Records from a data collection
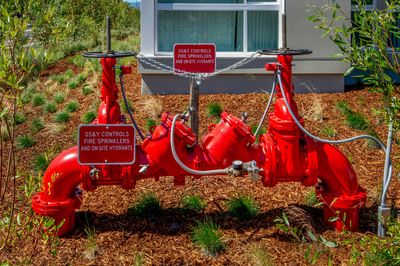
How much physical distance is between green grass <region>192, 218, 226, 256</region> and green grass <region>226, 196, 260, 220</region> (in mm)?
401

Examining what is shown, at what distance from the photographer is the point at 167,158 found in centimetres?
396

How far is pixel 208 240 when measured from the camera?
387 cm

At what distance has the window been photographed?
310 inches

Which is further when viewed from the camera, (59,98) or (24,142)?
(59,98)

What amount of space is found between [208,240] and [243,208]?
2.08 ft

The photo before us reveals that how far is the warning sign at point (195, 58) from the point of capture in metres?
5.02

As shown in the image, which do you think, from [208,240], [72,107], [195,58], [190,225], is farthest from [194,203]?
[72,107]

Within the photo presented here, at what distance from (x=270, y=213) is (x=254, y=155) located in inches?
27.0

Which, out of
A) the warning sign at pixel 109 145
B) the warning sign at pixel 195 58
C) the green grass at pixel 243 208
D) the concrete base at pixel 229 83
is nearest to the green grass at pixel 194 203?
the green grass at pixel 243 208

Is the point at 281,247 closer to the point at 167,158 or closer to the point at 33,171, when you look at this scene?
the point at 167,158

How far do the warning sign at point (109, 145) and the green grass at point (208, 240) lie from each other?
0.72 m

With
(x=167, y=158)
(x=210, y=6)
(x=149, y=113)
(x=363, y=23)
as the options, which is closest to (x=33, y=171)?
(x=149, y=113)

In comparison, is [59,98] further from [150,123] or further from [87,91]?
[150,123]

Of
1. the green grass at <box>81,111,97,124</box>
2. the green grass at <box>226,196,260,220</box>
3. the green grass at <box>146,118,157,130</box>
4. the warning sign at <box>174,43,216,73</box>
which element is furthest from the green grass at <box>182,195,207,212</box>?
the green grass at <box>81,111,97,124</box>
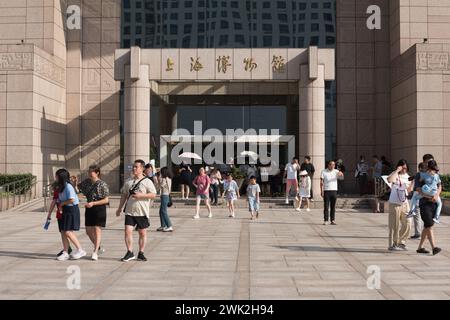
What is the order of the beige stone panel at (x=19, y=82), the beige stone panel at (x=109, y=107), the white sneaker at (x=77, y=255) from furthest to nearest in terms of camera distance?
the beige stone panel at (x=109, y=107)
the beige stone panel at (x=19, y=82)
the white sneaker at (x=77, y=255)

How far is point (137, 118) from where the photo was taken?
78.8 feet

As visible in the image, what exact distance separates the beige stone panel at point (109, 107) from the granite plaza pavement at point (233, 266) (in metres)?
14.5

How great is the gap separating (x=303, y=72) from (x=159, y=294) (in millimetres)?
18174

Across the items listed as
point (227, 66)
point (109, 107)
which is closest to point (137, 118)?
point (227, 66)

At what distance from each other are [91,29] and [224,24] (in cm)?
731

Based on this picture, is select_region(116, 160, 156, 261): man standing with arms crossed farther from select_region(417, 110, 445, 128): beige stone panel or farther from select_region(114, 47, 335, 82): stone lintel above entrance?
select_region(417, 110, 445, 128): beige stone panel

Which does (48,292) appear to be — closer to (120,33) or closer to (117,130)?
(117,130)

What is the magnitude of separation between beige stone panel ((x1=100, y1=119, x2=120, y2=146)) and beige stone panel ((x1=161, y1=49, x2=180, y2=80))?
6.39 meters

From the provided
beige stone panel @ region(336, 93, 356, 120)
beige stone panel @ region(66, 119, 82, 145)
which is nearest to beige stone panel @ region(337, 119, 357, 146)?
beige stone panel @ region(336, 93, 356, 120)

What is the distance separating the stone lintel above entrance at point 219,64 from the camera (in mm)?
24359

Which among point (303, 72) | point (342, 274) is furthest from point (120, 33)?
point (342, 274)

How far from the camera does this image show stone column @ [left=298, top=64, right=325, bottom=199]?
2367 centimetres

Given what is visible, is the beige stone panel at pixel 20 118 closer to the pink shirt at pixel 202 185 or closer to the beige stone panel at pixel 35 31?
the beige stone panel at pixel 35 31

● **Given request**: Edit the part of the listing that opens with the line containing "What is the distance" and runs through the end of the listing, replacing "stone column" with "stone pillar" and keeping all else the same.

● **The solution**:
What is the distance separating the stone lintel above entrance at point 219,64 from the camera (in mm)?
24359

Which among point (303, 72) | point (342, 274) is furthest from point (120, 33)?
point (342, 274)

How far from the camera does this image show stone pillar @ [left=298, top=64, right=325, bottom=199]?
2367 centimetres

Given what is visible, is the beige stone panel at pixel 20 118 closer to the pink shirt at pixel 202 185 or closer to the beige stone panel at pixel 35 31?
the beige stone panel at pixel 35 31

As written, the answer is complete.